Fragmento seleccionado:
>>>
Para olvidar la tomadura de pelo que resultó ser la cena de anoche en un restaurante cerca al ryokan, en donde comimos algo que ellos denominaban sushis y que de sushis tenían bien poco y si lo tenían y eran sushis fueron los peores sushis que hemos comido nunca, y unos trozos bastante escasitos y sin gracia alguna de pescado a la plancha que nosotros mismos planchamos en una pequeña parrilla de carbón que te llevan a la mesa, hoy decidimos hacer más detenidamente el recorrido de los templos que hay por la zona de Higashiyama, donde está nuestro ryokan.
El primer templo que visitamos es Kyomizu-Dera, al que accedemos por la Chawan-zaka, la calle de la Tetera, y que más que un templo parece un macro instituto debido a la cantidad ingente de estudiantes que hoy lo visitan, será quizá el miércoles el día de reducción especial para colegios…? El caso es que tanto chaval (y chavala) correteando por aquí, chillando por allá, y jugueteando y haciendo gracias por doquier hacen que la visita a este bonito templo que data del 798 nada menos se haga un tanto insufrible, ya que, ni que decir tiene, no se puede apreciar un monumento así con semejantes "efectos especiales".
Dejamos el Kyomizu por Tainai-meguri y, siguiendo los consejos de la Lonely, enfilamos la Sannen-zaka, una preciosa calle en pendiente,
bordeada de casas antiguas de madera.

Y aquí es donde hay que aclarar lo de la belleza escondida de Kioto porque si bien es cierto que la ciudad tiene rincones de una incomparable belleza (perdona, Javier Reverte....!), –como por ejemplo en el barrio en el que nos alojamos– no es menos cierto que Kioto posiblemente sea una de las ciudades más feas que nos hayamos encontrado nunca. Sus edificios son auténticos delirios arquitectónicos, sin la más mínima gracia y, lo que es mucho peor, está claro que, ansiosos de una originalidad sin parangón, sus arquitectos se han dedicado a hacer auténticas birrias del más estrafalario de los gustos, sin la menor gracia, sin el más mínimo sentido de la estética sino más bien todo lo contrario. Contemplando tales pifias, esos extravagantes y horrendos edificios que uno ve en cualquier esquina de la ciudad cabría preguntarse si no será voluntad expresa de los arquitectos compensar con esas horripilantes obras la exquisita belleza de la antigua capital imperial, o será quizá un vano intento por conseguir algo “original”, que estuviera a la altura de la que en su día fuera una bellísima ciudad…? Hay que reconocer que si se trata de esto último el intento más que vano, es un auténtico fracaso por parte de todo estudio de arquitectura que tuviera tales miras. En definitiva, que la belleza de Kioto se esconde, sí, pero es fácil de encontrar, basta con olvidarse de la Kioto moderna y dirigir los pasos únicamente a la que en su día logró reunir dentro de su recinto 17 lugares que hoy son patrimonio de la humanidad. Y en último extremo, cuando el turista esté ahito ya de tanta belleza puede dirigir sus pasos hacia la modernísima estación de ferrocarril, obra del arquitecto japonés Hara Hiroshi, que si bien, al parecer, tuvo sus detractores a la hora de su inauguración, para mi gusto es una auténtica maravilla de edificio, el único que se salva, y con creces, de toda la arquitectura civil de esta ciudad.
<<<
Material proporcionado:
>>>
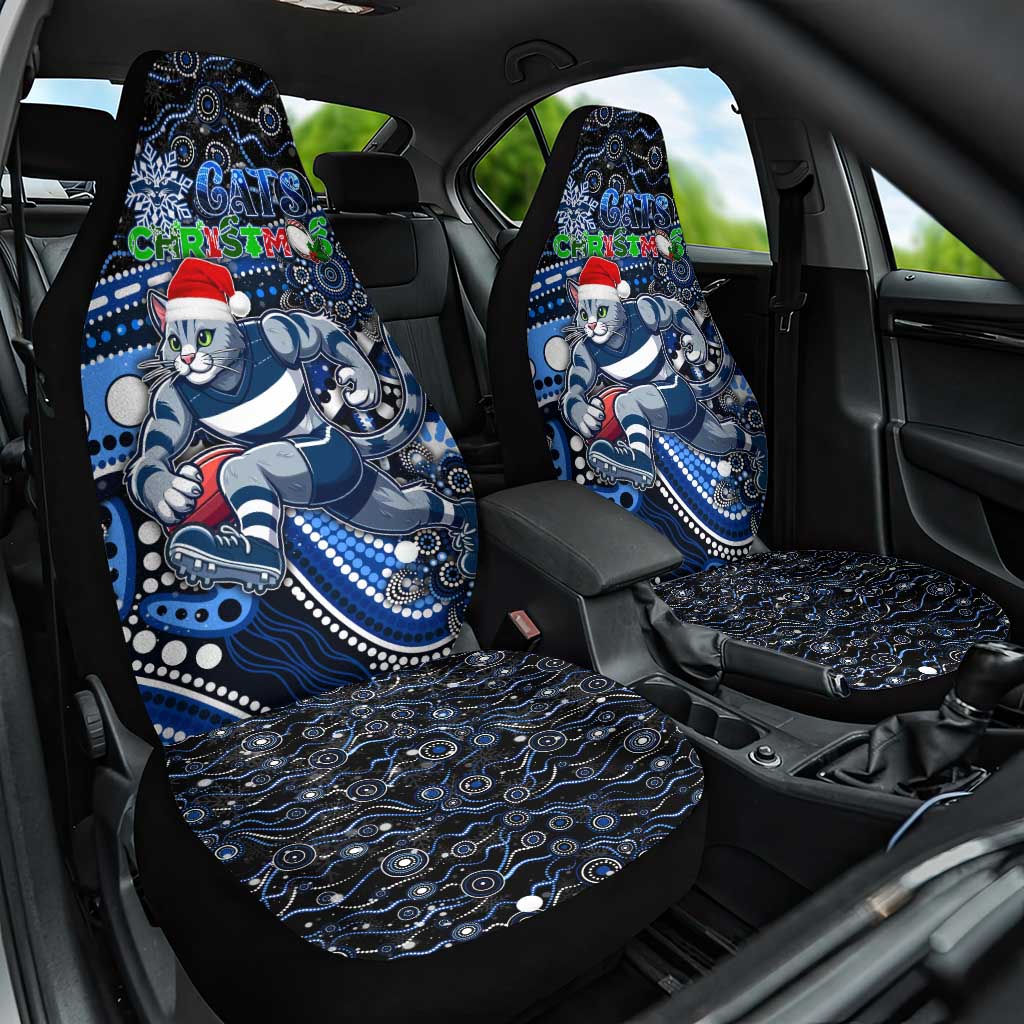 Merry Christmas AFL Cats Car Seat Cover Aboriginal Santa Football Mascot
<<<
Consigna:
Responde, con los datos del fragmento seleccionado, las tres preguntas siguientes.
1. ¿Por qué calle acceden al templo Kyomizu-Dera?
2. ¿De qué está bordeada la Sannen-zaka?
3. ¿Qué arquitecto es el autor de la estación de ferrocarril de Kioto?

Respuesta:
1. Por la Chawan-zaka, la calle de la Tetera.
2. De casas antiguas de madera.
3. El arquitecto japonés Hara Hiroshi.